Naomi Liebman was born in 1946 at Neu Freimann, a Displaced Persons Camp in Munich, Germany, following World War II. Her parents, Rubin Bosniak and Marsha Yudelewska Bosniak were both survivors of Auschwitz.

In late 2019, the Sandy Springs resident traveled with Hemshech, an Atlanta group of Holocaust survivors and their families, to the U.S. Holocaust Memorial Museum. She later decided to explore the documents the museum had on her parents.

“I saw all the information that others had acquired on their family, and I finally decided to go ahead,” she said.

Shapell Center for Research

Naomi Liebman, center, views artifacts at the Shapell Center for Research in 2019.

During the pandemic, Naomi communicated with the museum’s Shapell Center by phone. They found records showing the date of her dad’s entry into Auschwitz — Jan. 31, 1943. They also found his ID card from the Displaced Persons Camp and the passenger list for the ship that brought Naomi and her family to the U.S. Naomi was amazed at how quickly she received the information.

Rubin Bosniak married his first wife before the war, working as a watchmaker in the town of Shershev, Poland. He and his wife were taken to Auschwitz, along with his parents and siblings. His wife and all his family were killed at Auschwitz.

After the war, he returned to Shershev to look for valuables he had hidden. He was able to recover his first wife’s wedding ring.

Marsha Yudelewska was also from Shershev. She was taken to Auschwitz, along with her mother, brother and his wife and children. Marsha was the only one who survived. She did not return to Shershev after liberation. She wanted to join her two older sisters who had migrated to Palestine but was prohibited from going there due to a British mandate.

Rubin Bosniak found Marsha Yudelewska on his search for people from his hometown. They both ended up at the Displaced Persons Camp, Neu Freimann.The couple married and were able to leave Germany in 1949 along with Naomi aboard the SS Marine Shark. Marsha’s aunt helped them settle in Brooklyn. Later in life, the couple moved to Florida and then to Atlanta to be closer to Naomi and her family.

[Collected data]
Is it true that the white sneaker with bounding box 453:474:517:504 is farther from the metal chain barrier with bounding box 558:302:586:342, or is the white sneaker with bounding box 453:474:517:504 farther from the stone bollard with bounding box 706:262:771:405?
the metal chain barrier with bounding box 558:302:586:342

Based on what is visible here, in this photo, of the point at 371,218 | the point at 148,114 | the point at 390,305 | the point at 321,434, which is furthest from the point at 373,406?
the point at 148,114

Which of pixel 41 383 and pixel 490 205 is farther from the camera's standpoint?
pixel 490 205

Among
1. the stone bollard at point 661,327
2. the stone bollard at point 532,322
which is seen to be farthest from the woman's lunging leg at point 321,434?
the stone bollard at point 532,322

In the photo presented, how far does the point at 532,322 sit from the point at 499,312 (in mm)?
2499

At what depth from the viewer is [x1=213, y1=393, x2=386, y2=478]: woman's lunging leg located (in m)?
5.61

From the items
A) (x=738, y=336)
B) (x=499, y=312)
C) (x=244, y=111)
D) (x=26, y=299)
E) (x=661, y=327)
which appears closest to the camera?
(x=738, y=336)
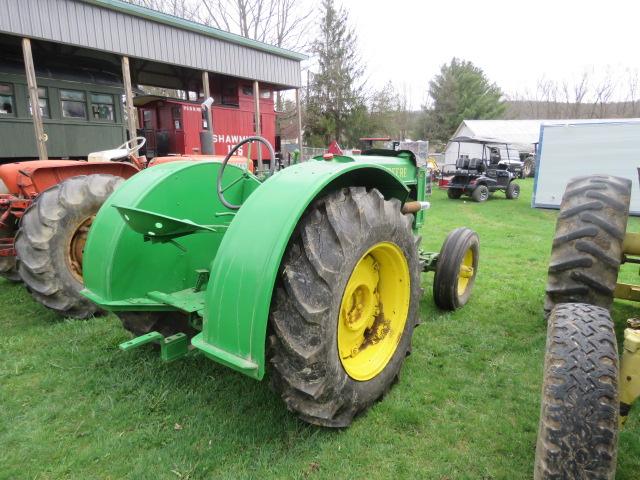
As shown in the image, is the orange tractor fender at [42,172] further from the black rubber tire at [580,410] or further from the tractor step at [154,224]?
the black rubber tire at [580,410]

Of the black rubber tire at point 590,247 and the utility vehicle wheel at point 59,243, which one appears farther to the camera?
the utility vehicle wheel at point 59,243

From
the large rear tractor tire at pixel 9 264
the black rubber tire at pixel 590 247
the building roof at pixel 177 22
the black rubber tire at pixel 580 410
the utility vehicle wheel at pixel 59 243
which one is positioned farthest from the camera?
the building roof at pixel 177 22

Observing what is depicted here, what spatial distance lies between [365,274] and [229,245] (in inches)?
35.8

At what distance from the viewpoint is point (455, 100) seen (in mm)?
39250

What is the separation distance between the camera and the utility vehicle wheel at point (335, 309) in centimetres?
191

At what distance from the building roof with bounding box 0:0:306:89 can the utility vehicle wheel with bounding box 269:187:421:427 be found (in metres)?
9.63

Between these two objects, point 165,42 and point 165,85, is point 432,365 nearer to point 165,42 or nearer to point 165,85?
point 165,42

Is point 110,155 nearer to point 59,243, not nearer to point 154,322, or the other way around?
point 59,243

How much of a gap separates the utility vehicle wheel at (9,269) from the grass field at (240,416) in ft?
4.16

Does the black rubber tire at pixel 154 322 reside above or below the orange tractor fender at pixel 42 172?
below

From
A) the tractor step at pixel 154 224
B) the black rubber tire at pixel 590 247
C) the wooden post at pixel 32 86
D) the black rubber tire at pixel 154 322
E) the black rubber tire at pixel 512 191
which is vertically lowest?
the black rubber tire at pixel 512 191

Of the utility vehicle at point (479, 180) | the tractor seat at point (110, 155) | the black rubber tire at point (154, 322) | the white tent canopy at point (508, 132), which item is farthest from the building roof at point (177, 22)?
the white tent canopy at point (508, 132)

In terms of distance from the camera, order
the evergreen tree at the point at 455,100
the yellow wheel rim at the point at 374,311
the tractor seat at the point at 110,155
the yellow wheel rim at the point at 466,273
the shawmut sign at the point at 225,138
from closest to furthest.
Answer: the yellow wheel rim at the point at 374,311 → the yellow wheel rim at the point at 466,273 → the tractor seat at the point at 110,155 → the shawmut sign at the point at 225,138 → the evergreen tree at the point at 455,100

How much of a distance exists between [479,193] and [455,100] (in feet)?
91.7
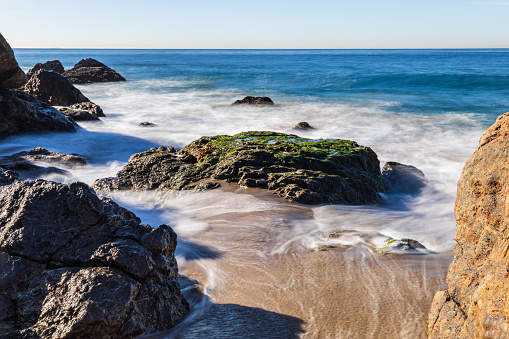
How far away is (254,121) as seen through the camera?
663 inches

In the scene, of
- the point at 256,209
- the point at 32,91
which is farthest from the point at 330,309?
the point at 32,91

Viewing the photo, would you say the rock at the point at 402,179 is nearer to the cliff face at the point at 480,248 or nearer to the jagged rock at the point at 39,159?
the cliff face at the point at 480,248

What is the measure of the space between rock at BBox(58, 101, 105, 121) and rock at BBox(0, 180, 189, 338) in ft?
36.5

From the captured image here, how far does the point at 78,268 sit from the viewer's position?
3057 millimetres

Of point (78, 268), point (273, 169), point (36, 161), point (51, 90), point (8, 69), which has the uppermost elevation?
point (8, 69)

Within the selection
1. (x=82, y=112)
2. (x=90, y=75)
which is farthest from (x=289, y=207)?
(x=90, y=75)

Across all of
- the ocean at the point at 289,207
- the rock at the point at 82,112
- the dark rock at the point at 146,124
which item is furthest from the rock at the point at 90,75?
the dark rock at the point at 146,124

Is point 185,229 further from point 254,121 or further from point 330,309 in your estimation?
point 254,121

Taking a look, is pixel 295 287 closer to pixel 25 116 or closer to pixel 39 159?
pixel 39 159

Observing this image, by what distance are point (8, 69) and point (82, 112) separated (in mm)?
3736

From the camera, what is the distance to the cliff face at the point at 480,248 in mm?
2250

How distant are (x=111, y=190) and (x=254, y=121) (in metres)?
9.97

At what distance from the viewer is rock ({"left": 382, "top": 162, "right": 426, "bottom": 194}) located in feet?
27.2

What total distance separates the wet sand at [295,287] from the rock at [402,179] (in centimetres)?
355
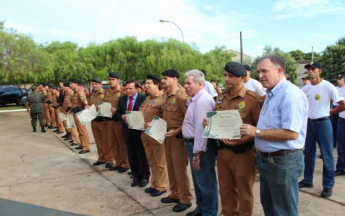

> PROBLEM 1
Answer these questions from the account of Naomi Liebman's family.
(a) Where was Naomi Liebman born?
(b) What date do the records give for her father's entry into Auschwitz?
(c) Aboard which ship did the couple and Naomi leave Germany?
> PROBLEM 2
Set down the passage of the account of Naomi Liebman's family starting with "Rubin Bosniak married" and going on through "killed at Auschwitz.".

> WRITTEN RESPONSE 1
(a) At Neu Freimann, a Displaced Persons Camp in Munich, Germany
(b) Jan. 31, 1943
(c) The SS Marine Shark

> WRITTEN RESPONSE 2
Rubin Bosniak married his first wife before the war, working as a watchmaker in the town of Shershev, Poland. He and his wife were taken to Auschwitz, along with his parents and siblings. His wife and all his family were killed at Auschwitz.